End-to-end text-image machine translation (TIMT), which directly translates textual content in images across languages, is crucial for real-world multilingual scene understanding. Despite advances in vision-language large models (VLLMs), robustness across diverse visual scenes and low-resource languages remains underexplored due to limited evaluation resources.

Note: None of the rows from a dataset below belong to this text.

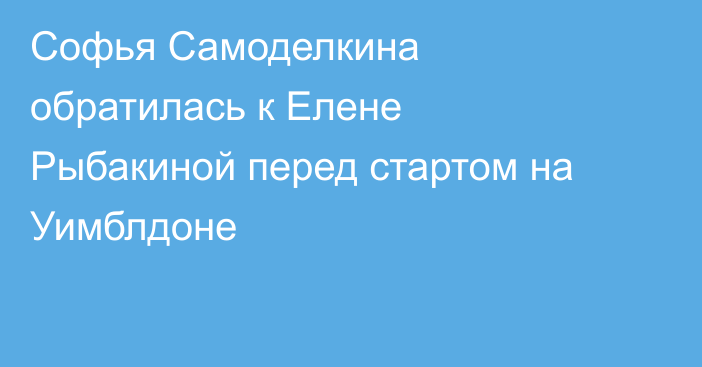 Софья Самоделкина обратилась к Елене Рыбакиной перед стартом на Уимблдоне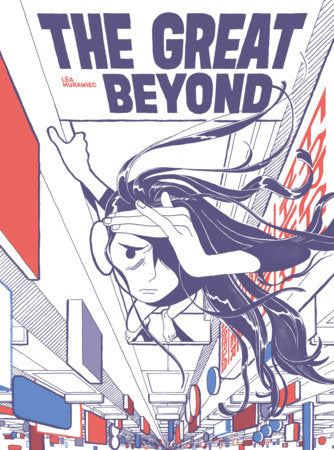 The Great Beyond Hardcover by Léa Murawiec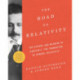 The Road to Relativity: The History and Meaning of Einstein's "The Foundation of General Relativity", Featuring the Original Manuscript of Einstein's Masterpiece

We present MMTIT-Bench, a human-verified multilingual and multi-scenario benchmark with 1,400 images spanning fourteen non-English and non-Chinese languages and diverse settings such as documents, scenes, and web images, enabling rigorous assessment of end-to-end TIMT. Beyond benchmarking, we study how reasoning-oriented data design improves translation. Although recent VLLMs have begun to incorporate long Chain-of-Thought (CoT) reasoning, effective thinking paradigms for TIMT are still immature: existing designs either cascade parsing and translation in a sequential manner or focus on language-only reasoning, overlooking the visual cognition central to VLLMs. We propose Cognition-Perception-Reasoning for Translation (CPR-Trans), a data paradigm that integrates scene cognition, text perception, and translation reasoning within a unified reasoning process. Using a VLLM-driven data generation pipeline, CPR-Trans provides structured, interpretable supervision that aligns perception with reasoning. Experiments on 3B and 7B models show consistent gains in accuracy and interpretability. We will release MMTIT-Bench to promote the multilingual and multi-scenario TIMT research upon acceptance.